*PROBLEM TO WORK ON*:
Lines before the one containing "kingdom: Animalia" are left out. Retype that line and the rest through the end of the material exactly.

"""

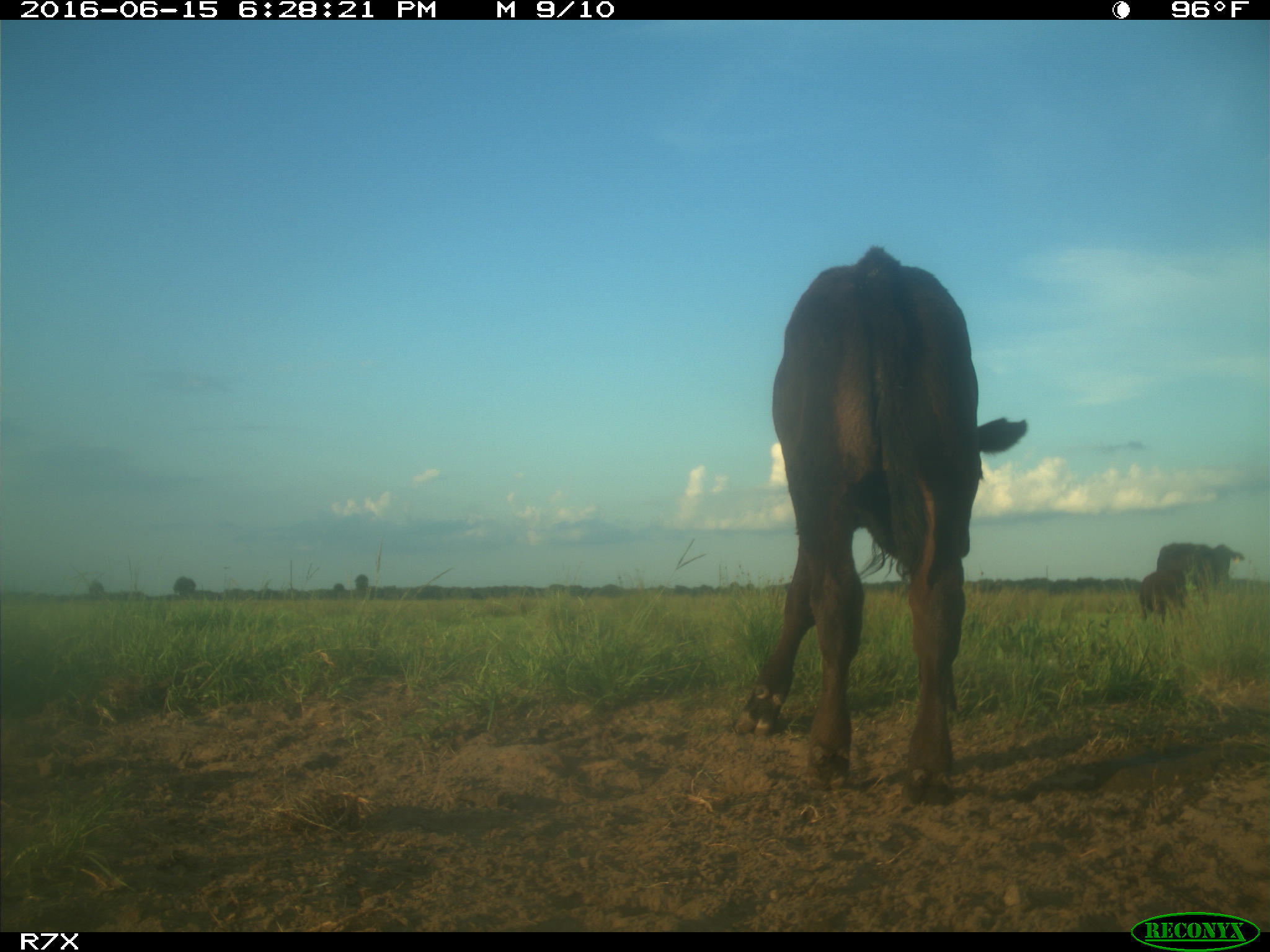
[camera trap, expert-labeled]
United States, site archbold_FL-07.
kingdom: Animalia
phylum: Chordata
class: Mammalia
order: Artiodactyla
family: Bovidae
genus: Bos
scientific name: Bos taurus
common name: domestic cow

"""

*EXERCISE ANSWER*:
kingdom: Animalia
phylum: Chordata
class: Mammalia
order: Artiodactyla
family: Bovidae
genus: Bos
scientific name: Bos taurus
common name: domestic cow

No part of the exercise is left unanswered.